Boosting the catalytic performance of core-shell structured Ru@Pd/SBA-15 in 2-ethyl-anthraquinone hydrogenation by tuning d-band center

Core-shell Ru@Pd/SBA-15 catalysts with various atomic layer numbers of Pd were prepared by changing the Pd/ Ru ratio and Pd coating temperature. The results of characterizations show that the compressive strain of Pd atoms and electron transfer from Ru to Pd result in a downward shift in the d-band center of core-shell catalysts. Density functional theory calculations further reveal that the reduced d-band center of Pd via strain and electronic effects weakens the adsorption ability of Pd. A roughly volcano-shaped correlation between the d-band center and 2-ethyl-anthraquinone (EAQ) hydrogenation activity is experimentally observed.
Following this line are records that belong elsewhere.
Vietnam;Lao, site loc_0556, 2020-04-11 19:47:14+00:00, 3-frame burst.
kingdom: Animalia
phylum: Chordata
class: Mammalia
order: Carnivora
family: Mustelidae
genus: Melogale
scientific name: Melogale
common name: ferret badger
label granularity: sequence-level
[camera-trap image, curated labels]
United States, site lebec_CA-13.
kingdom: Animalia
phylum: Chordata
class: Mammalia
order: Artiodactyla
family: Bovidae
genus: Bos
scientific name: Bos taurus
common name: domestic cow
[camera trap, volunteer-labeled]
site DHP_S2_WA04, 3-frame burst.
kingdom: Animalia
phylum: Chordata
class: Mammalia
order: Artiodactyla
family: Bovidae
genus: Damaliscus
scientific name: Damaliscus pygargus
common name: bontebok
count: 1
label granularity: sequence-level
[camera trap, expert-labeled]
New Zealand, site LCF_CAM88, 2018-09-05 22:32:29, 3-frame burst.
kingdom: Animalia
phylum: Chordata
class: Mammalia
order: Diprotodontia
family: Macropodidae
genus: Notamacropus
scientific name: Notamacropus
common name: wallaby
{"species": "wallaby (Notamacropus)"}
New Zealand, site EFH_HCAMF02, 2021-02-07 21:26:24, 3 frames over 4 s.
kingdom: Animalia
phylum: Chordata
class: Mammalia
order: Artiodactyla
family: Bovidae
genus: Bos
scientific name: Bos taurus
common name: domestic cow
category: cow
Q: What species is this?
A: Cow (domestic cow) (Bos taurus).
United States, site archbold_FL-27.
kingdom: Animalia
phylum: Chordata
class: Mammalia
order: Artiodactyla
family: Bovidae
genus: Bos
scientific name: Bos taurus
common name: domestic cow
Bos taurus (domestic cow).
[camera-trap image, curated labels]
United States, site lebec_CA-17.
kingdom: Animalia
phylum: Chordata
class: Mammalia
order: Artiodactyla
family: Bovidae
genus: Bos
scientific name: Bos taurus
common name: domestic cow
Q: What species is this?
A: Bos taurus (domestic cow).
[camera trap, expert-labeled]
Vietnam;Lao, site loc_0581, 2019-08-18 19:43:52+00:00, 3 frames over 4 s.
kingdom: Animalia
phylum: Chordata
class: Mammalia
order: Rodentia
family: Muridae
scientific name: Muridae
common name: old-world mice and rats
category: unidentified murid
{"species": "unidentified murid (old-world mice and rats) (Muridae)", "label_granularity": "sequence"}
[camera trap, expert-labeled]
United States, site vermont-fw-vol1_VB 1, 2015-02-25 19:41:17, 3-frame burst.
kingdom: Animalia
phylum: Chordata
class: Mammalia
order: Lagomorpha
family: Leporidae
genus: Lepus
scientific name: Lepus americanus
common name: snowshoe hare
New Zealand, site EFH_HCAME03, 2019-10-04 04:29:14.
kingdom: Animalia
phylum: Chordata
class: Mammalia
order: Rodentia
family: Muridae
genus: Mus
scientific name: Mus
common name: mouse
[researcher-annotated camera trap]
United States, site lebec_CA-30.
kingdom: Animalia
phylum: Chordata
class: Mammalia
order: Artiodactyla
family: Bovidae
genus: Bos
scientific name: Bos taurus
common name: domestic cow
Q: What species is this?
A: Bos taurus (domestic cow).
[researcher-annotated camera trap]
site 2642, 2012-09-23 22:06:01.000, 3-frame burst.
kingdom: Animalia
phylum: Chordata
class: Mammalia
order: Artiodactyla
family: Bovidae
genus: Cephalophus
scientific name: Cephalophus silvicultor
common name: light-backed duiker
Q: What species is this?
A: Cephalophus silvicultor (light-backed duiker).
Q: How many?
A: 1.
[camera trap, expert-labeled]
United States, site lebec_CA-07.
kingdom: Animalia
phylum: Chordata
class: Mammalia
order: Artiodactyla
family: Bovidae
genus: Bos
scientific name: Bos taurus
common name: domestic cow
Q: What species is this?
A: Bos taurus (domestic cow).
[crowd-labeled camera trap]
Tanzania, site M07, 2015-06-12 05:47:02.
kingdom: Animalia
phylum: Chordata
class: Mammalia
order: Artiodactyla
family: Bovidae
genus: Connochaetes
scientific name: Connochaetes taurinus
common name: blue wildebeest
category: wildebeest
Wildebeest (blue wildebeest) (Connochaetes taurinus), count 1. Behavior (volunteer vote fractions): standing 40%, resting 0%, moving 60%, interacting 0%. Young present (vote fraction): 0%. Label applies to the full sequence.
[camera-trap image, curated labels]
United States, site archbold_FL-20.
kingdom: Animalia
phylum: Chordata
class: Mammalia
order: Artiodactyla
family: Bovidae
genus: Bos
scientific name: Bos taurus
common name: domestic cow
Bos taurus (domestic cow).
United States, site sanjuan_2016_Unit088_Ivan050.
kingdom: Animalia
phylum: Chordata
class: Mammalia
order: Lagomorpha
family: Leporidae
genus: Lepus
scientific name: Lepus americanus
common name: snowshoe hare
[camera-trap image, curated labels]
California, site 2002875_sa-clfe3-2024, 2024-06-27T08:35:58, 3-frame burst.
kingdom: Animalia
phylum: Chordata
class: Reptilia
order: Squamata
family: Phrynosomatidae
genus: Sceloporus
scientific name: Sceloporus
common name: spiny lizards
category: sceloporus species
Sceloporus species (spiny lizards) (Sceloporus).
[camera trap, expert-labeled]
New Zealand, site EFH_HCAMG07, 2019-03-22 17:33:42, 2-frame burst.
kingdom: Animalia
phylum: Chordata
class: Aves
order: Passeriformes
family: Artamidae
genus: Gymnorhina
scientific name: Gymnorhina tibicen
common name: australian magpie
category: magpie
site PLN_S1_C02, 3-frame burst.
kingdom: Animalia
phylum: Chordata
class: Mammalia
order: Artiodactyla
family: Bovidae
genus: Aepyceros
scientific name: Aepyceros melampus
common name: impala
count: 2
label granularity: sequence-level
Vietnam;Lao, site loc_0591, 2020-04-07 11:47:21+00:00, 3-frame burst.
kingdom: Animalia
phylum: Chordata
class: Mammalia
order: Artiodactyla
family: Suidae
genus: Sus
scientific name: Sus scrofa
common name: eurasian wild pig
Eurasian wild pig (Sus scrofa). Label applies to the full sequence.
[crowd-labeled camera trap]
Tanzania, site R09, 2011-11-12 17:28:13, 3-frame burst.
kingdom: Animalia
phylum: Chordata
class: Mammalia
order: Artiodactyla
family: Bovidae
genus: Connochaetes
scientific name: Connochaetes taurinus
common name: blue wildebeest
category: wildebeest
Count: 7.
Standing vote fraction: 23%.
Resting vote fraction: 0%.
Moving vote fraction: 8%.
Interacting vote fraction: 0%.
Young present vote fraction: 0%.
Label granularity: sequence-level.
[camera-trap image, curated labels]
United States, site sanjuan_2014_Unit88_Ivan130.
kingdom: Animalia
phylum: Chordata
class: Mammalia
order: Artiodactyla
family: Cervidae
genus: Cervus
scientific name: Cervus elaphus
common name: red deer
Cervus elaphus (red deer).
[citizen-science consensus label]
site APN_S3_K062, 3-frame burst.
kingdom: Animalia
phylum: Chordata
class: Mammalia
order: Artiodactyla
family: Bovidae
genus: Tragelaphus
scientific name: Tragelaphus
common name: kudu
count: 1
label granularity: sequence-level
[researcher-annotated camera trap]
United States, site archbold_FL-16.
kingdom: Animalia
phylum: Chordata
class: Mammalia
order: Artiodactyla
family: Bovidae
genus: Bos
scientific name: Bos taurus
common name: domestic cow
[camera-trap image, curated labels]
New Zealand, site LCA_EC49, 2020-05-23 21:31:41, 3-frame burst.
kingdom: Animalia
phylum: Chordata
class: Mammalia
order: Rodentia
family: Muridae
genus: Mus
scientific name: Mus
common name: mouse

The catalyst with Pd shell of 2 atomic layers provides medium adsorption strength for EAQ and hydrogenated product, thereby exhibiting the highest activity of 0.37 molH(2)center dot gMet(-1)center dot min(-1), with a selectivity of 97.3%. This work provides a facile strategy for optimizing hydrogenation performance by modulating the strain and electron effects between the Ru core and Pd shell through regulating the number of shell layers.